Your tasks —
- A) In the Mean Creek film review, what is the maximum running time of a movie that can be reviewed for the blogathon?
- B) Carry on the Mean Creek film review from its last sentence.
::: Page text
Mean Creek film review
Firstly, thanks very much to Anna and Rob for coming up with and hosting such a great blogathon idea – which is to review any movie with a duration of 90 minutes or less. This idea appealed to me so much! I’m the worst for sitting through films, mainly because I’m such a fidget. Sometimes I’m sat behind someone in the cinema who DOES NOT MOVE and I don’t get how they do it. I can’t sit for five minutes without wanting to shift my arse (I’m moving around as I type this) and a long film duration can put me off going to the cinema entirely. I mean with all the Kevin Bacon adverts and ‘suitable for this feature’ film trailers, I’d have to pitch a tent and put my phone on my charge just to get through it all.
::::::
::: Supplied information
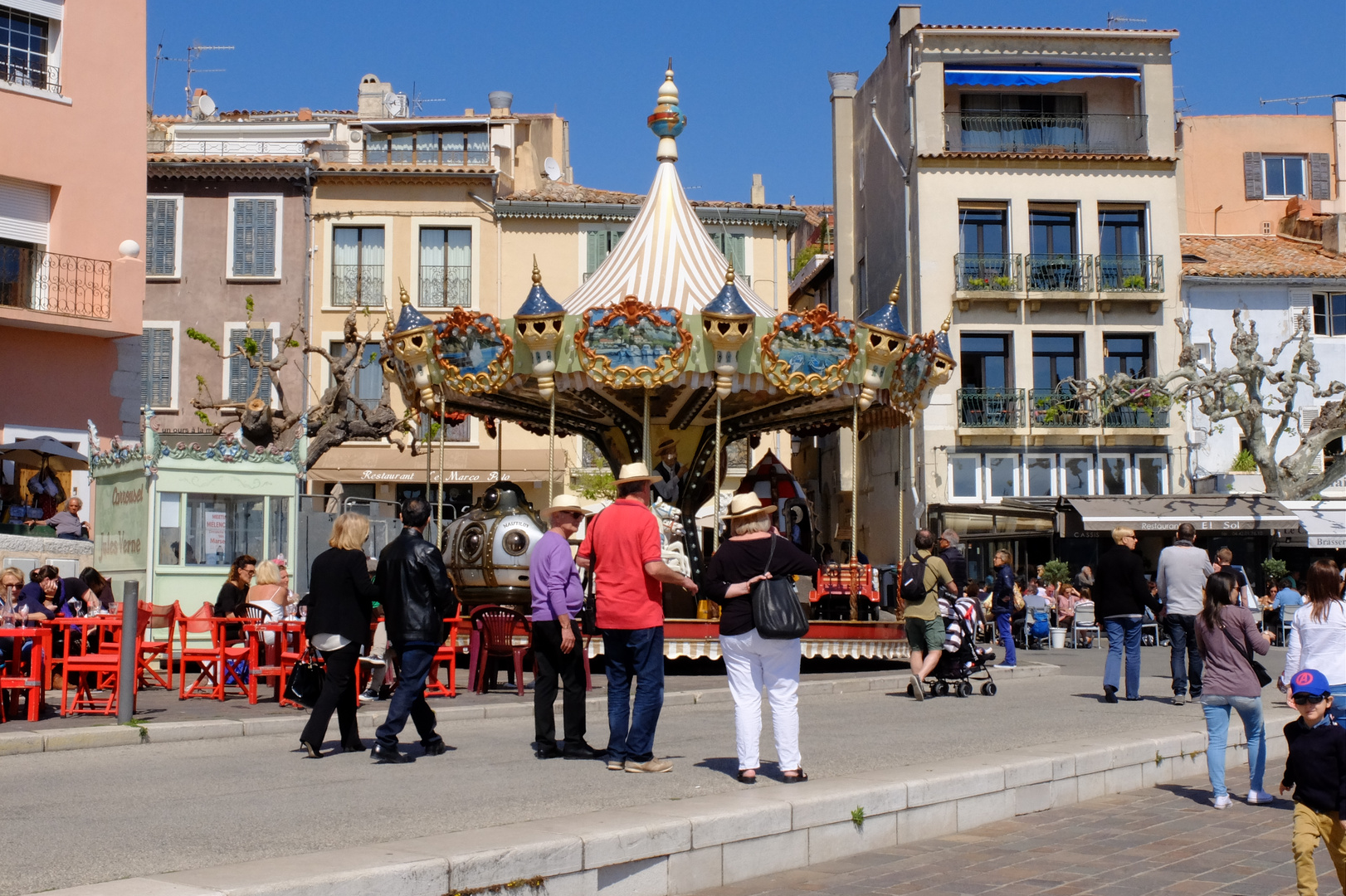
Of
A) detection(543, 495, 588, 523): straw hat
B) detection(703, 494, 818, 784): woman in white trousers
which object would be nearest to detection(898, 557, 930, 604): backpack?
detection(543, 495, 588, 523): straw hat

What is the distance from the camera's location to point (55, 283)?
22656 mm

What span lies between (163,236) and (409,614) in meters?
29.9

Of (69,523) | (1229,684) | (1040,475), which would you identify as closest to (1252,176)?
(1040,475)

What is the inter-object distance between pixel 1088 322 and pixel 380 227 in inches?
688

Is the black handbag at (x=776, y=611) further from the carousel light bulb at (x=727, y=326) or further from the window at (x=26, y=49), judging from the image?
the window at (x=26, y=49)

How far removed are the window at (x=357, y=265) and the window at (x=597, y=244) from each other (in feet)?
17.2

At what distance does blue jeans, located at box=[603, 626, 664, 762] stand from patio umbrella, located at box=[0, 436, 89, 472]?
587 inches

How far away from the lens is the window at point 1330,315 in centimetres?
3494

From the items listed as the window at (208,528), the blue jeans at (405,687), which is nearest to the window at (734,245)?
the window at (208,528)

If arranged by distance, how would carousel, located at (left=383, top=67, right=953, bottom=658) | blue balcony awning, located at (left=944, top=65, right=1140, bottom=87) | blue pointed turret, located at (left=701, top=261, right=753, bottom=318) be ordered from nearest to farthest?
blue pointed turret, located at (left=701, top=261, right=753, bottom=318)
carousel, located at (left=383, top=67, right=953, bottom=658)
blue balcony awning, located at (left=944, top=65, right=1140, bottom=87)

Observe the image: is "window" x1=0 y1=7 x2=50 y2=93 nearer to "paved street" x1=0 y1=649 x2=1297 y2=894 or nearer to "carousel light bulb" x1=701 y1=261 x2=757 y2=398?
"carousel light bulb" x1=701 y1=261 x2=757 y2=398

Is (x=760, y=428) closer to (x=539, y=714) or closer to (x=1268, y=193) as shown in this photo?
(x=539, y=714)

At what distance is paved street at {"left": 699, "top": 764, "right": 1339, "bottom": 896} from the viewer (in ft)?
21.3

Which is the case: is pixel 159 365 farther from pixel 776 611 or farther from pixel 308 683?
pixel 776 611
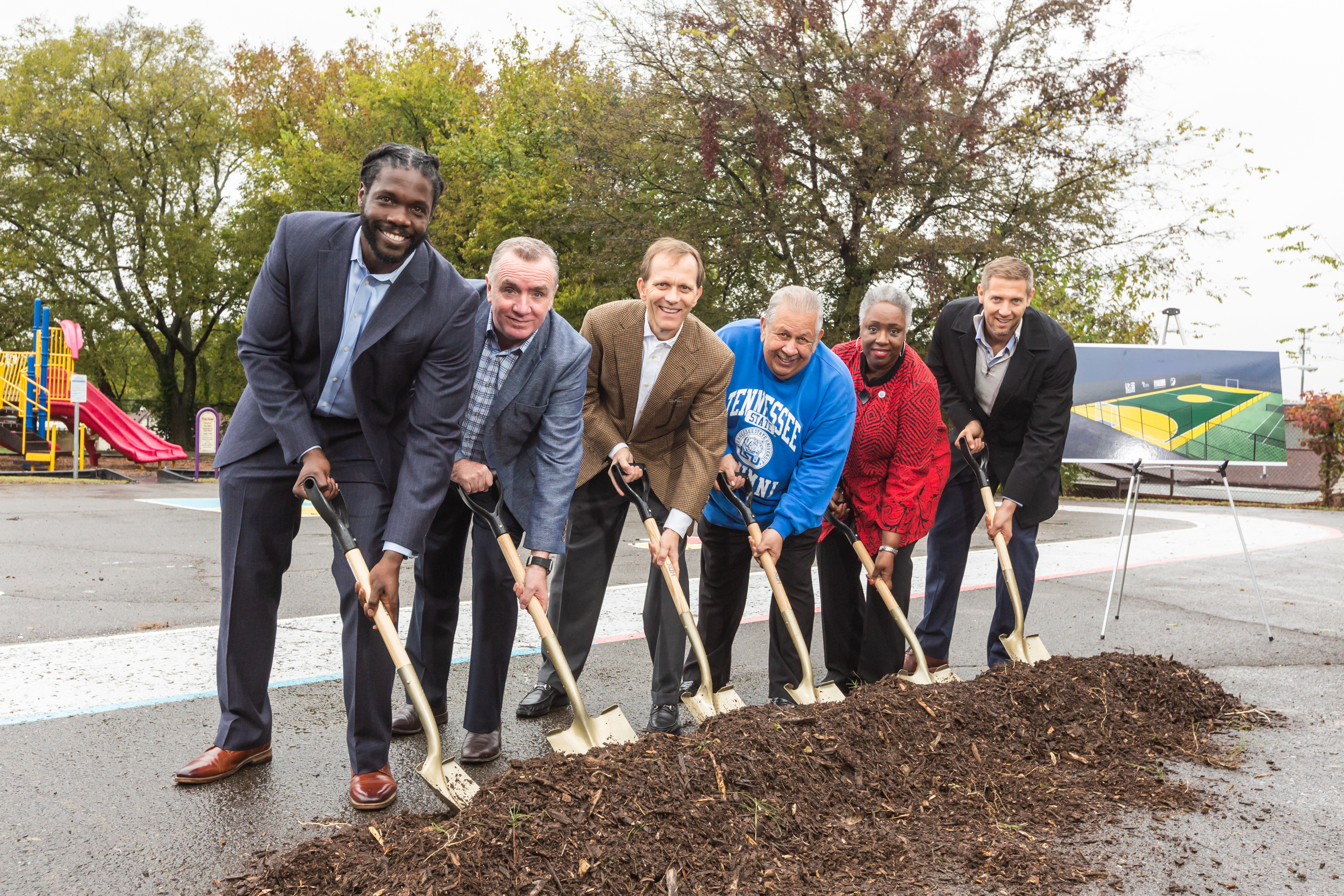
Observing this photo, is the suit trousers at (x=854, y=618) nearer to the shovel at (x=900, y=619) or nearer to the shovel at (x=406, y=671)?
::::::
Results in order —
- A) 90 minutes or less.

- B)
So there were a number of films I thought about but I kept coming back to Mean Creek, a 2004 indie film that demonstrates perfectly how a short, regular-joe, small budget movie can be just as thought-provoking and moving as something of the three hour variety. I mean let’s be honest, longer films tend to me more serious don’t they. You’re not going to see something like Cabin Fever 3: Patient Zero go on for any length of time (less narrative and Oscar winning monologue you see), but Mean Creek is a film that has a story and an impact – and it’s still only 90 minutes (interestingly that’s nine minutes less than Cabin Fever 3: Patient Zero).
Some films are so good or memorable that I can still recall the first time I saw them. To you this may not be impressive but for someone like me – who can’t always remember if I “had that conversation in real life or was it a dream?” – it’s pretty good going.
Mean Creek is one of those films. It was in the days before Netflix and I’d simply bought it on DVD because it looked interesting. I watched it one afternoon and watched it straight again the next day with my sister, who I forced to sit next to me and Enjoy This As Much As I Did (through gritted teeth).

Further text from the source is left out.